Bhopal: The city has 100 per cent coverage for household door-to-door solid waste collection however, when it comes to disposal, it has no concrete processing unit for the waste. With a score of 3.39, there are enough public toilets and almost every household has its own toilet. In terms of sewerage infrastructure the city lags behind with a score of just 1.5/5. Suggestions for improvement: As per the report, Bhopal Municipal Corporation (BMC) needs to effectively utilise the allocated BCC (behaviour change communication) funds to spread awareness about the importance of hygiene. BMC also needs to set up a decentralised sewage system.
Allahabad: The city has delivered an average performance in areas of water, toilets and sewerage. The city has performed below average in health, solid waste management and behaviour change communication segments. More than half of the city's 1.9 lakh households are not covered by any door-to-door solid waste collection service. Waste segregation is another hurdle that has pulled down the city's overall score in hygiene index. City's 90 per cent of all households have access to individual toilets. In terms of public or community toilets it can cover 75 per cent of the floating population. Suggestion for improvement: The Hygiene Index report suggests that inorder to raise Allahabad's score of 3.3/5; it needs to raise expenditure on behaviour change communication sector.
Ahmedabad: Most of the city's 1.4 million households have access to toilets, clean water and access to sewage lines. Ahmedabad Municipal Corporation (AMC) have invested almost three-fourths of its expenditure on water and sewage alone. However the city lags behind when it comes to awareness and behaviour change activities and that has pulled down city's overall score to 3.9/5. Suggestions for improvement: The Hygiene Index encourages the AMC to target increasing awareness among residents to help improve hygiene and health. As not much is done towards waste segregation, the city needs to develop scientific disposal of the solid waste collected.

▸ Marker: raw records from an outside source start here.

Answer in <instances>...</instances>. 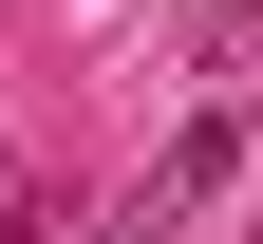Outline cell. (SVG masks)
Wrapping results in <instances>:
<instances>
[{"label": "cell", "instance_id": "6da1fadb", "mask_svg": "<svg viewBox=\"0 0 263 244\" xmlns=\"http://www.w3.org/2000/svg\"><path fill=\"white\" fill-rule=\"evenodd\" d=\"M226 169H245V132H226V113H207V132H188V151H170V169H151V188H132V226H188V207H207V188H226Z\"/></svg>", "mask_w": 263, "mask_h": 244}]
</instances>
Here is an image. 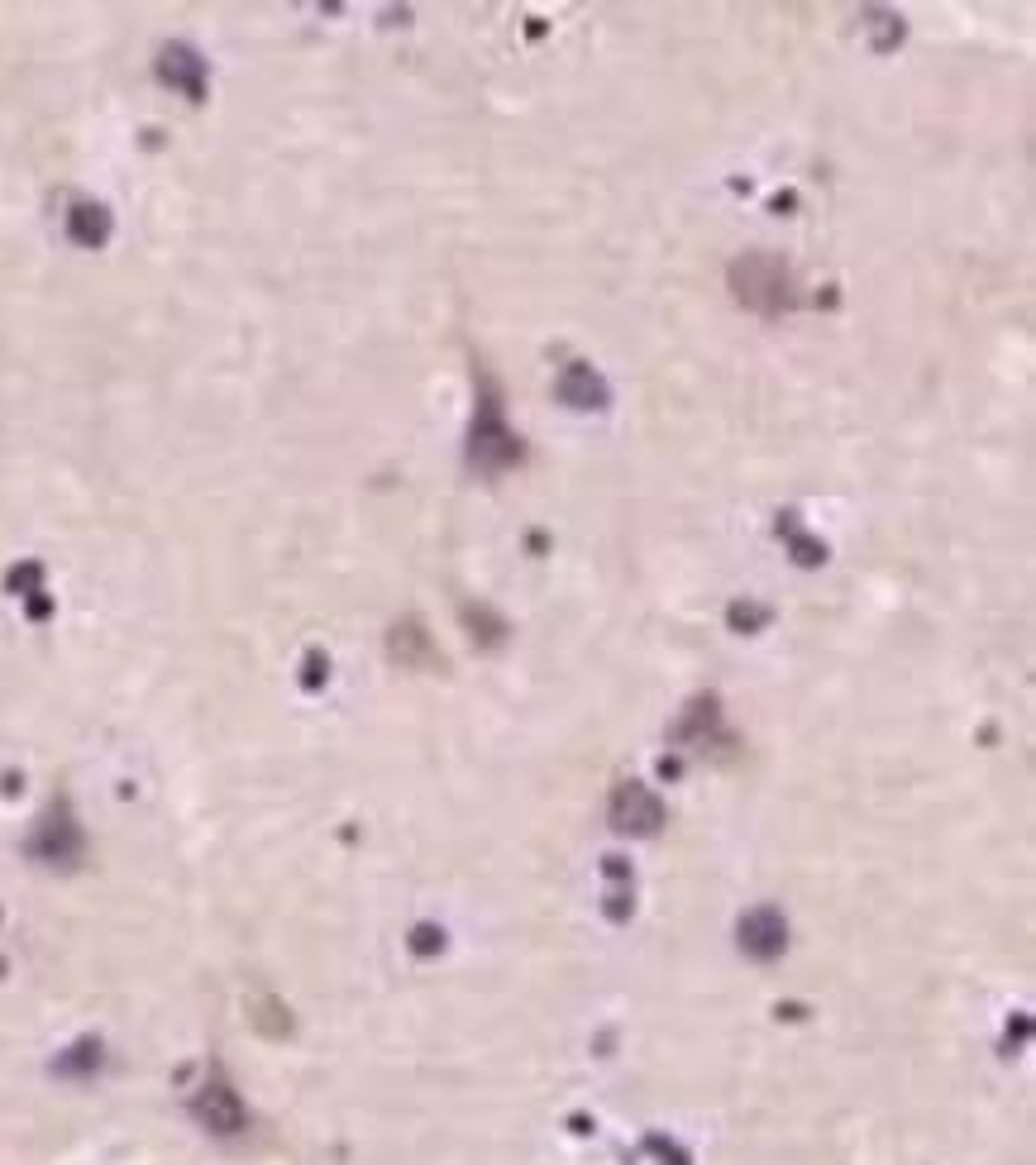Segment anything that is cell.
I'll return each mask as SVG.
<instances>
[{
	"label": "cell",
	"instance_id": "cell-1",
	"mask_svg": "<svg viewBox=\"0 0 1036 1165\" xmlns=\"http://www.w3.org/2000/svg\"><path fill=\"white\" fill-rule=\"evenodd\" d=\"M735 291L755 311H778V306H788V272L774 259H745V263H735Z\"/></svg>",
	"mask_w": 1036,
	"mask_h": 1165
}]
</instances>
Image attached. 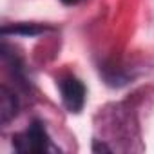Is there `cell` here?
Masks as SVG:
<instances>
[{"mask_svg":"<svg viewBox=\"0 0 154 154\" xmlns=\"http://www.w3.org/2000/svg\"><path fill=\"white\" fill-rule=\"evenodd\" d=\"M13 147L18 152H45L51 147L49 134L40 122H33L24 132L13 138Z\"/></svg>","mask_w":154,"mask_h":154,"instance_id":"6da1fadb","label":"cell"},{"mask_svg":"<svg viewBox=\"0 0 154 154\" xmlns=\"http://www.w3.org/2000/svg\"><path fill=\"white\" fill-rule=\"evenodd\" d=\"M60 93H62V102L71 112H80L84 103H85V87L84 84L74 78V76H67L58 82Z\"/></svg>","mask_w":154,"mask_h":154,"instance_id":"7a4b0ae2","label":"cell"},{"mask_svg":"<svg viewBox=\"0 0 154 154\" xmlns=\"http://www.w3.org/2000/svg\"><path fill=\"white\" fill-rule=\"evenodd\" d=\"M18 112V98L17 94L8 89L6 85H2V89H0V120H2V125L9 123Z\"/></svg>","mask_w":154,"mask_h":154,"instance_id":"3957f363","label":"cell"},{"mask_svg":"<svg viewBox=\"0 0 154 154\" xmlns=\"http://www.w3.org/2000/svg\"><path fill=\"white\" fill-rule=\"evenodd\" d=\"M47 31V27L44 26H38V24H17V26H6L2 29V35H26V36H35V35H40Z\"/></svg>","mask_w":154,"mask_h":154,"instance_id":"277c9868","label":"cell"},{"mask_svg":"<svg viewBox=\"0 0 154 154\" xmlns=\"http://www.w3.org/2000/svg\"><path fill=\"white\" fill-rule=\"evenodd\" d=\"M93 150H94V152H98V150H107V152H111V149H109L107 145L98 143V141H94V143H93Z\"/></svg>","mask_w":154,"mask_h":154,"instance_id":"5b68a950","label":"cell"},{"mask_svg":"<svg viewBox=\"0 0 154 154\" xmlns=\"http://www.w3.org/2000/svg\"><path fill=\"white\" fill-rule=\"evenodd\" d=\"M80 2H84V0H62V4H65V6H76Z\"/></svg>","mask_w":154,"mask_h":154,"instance_id":"8992f818","label":"cell"}]
</instances>
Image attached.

Nagpur: 83 per cent of city's households have access to individual toilets and the city can cover upto 80 per cent of the floating population. 76 per cent of the households practice solid and liquid waste management and have a door-to-door solid waste collection service. City's health sector underperforms in the hygiene index due to lack of investments. Nagpur score 3.72/5 in the hygiene index. Suggestions for improvement: The Hygiene Index recommends that Nagpur pay more attention to creating behavioural change to improve health and hygiene in communities. It also needs to improve sanitation and drinking water infrastructure.
Gandhinagar: Scoring 3.56/5, Gujarat's capital performs well in the water and sewerage sectors. 6 per cent of its households are linked to main sewage lines. And more than 42,610 of its 49,000 households receive clean water. While there are adequate individual toilets, number of public toilets aren't sufficient for the floating population. The city performs poorly in the behaviour change communication (BCC) and health parameters. Suggestions for improvement: The Gandhinagar Municipal Corporation (GMC) needs to effectively utilise the allocated BCC funds to raise awareness levels among its residents.